Ils sont vécu simultanément la grâce éthérée des Jeux Olympiques de Paris, et une pause bien courte dans leur dispute politique. De façon exactement concomitante.

On aurait presque apprécié pour les athlètes paralympiques que le Président de la République attende encore 72h, jusqu’à dimanche 8 septembre après la cérémonie de clôture pour annoncer son choix d’un nouveau Premier Ministre.

Le mois de juin avait été terrible : le soir même des élections européennes, Emmanuel Macron, par surprise, annonçait la dissolution de l’Assemblée Nationale et la convocation de nouvelles élections législatives trois semaines plus tard.

Au terme de ces quelques 21 jours, le chaos était total : la Droite avait gagné le 1er tour, la gauche le second, personne n’avait de majorité et aucune combinaison de partis n’étaient en mesure d’atteindre la majorité de 50% des parlementaires.

Blocage complet.

Le bloc de Gauche, légitimement heureux d’avoir créé la surprise par son alliance imprévue et de virer en tête au sortir de ce virage électoral poussait ses feux. Les députés LFI, fidèles à leur mentor Jean-Luc Mélenchon, et sans doute aussi à une tradition d’agit-prop’ bien ancrée, « bordelisaient » tous les débats.

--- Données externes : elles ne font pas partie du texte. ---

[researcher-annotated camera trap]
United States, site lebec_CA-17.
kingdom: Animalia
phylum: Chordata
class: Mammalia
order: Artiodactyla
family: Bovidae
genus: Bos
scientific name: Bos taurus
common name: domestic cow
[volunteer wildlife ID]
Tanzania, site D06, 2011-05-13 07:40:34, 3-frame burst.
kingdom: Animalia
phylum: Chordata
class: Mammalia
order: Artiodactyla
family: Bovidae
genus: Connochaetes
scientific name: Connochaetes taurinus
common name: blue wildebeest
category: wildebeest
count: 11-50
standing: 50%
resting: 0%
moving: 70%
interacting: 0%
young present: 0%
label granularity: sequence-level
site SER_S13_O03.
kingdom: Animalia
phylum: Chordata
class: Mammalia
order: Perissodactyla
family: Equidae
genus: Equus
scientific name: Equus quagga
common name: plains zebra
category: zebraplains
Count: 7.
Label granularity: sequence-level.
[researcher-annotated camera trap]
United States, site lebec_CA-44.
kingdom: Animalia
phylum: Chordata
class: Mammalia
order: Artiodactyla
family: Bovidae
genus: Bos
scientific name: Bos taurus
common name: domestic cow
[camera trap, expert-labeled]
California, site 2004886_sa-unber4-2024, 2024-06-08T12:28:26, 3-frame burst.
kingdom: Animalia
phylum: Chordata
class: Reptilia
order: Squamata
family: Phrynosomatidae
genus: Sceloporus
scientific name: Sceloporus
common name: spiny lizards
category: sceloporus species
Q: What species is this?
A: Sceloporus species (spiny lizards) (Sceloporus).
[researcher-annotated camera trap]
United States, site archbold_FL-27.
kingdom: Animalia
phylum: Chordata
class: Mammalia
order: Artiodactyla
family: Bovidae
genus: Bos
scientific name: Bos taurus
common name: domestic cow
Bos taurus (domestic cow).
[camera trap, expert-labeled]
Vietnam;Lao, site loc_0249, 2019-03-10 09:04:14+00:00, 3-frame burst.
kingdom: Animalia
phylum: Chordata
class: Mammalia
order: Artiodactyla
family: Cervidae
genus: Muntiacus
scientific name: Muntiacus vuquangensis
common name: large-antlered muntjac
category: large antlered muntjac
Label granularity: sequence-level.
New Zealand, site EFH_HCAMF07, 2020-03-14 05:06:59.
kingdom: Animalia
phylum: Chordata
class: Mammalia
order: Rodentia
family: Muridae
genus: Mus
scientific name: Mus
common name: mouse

Impossible d’avoir une discussion d’adulte : soit tu es d’accord avec eux, soit tu es un facho. Je simplifie à peine.

De son côté, Emmanuel Macron, tel Raminagrobis, se drape de dédain et dans sa tourelle de l’Elysées, ignore tous les appels du Nouveau Front Populaire à nommer séance tenante leur championne, Madame Lucie Castet. Rien n’y fit, aux outrances des députés LFI, Emmanuel Macron ne daignait pas répondre, s’occupant exclusivement des JO.

Franc succès pour les JO de Paris 2024

C’est là que commencèrent les JO de PARIS 2024. La fête ne fut même pas gâchée par les trombes d’eaux qui se déversèrent dans la Seine pendant la cérémonie d’ouverture ni le mauvais goût du metteur en scène pour lequel la France est née en 1789 ; les 1500 ans de monarchie qui l’ont un petit peu édifiée quand même (bof, trois fois rien, mais quand même un peu) se résument à un « Ah, ça ira, ça ira les aristocrates à la Lanterne et l’image de Marie-Antoinette décapitée.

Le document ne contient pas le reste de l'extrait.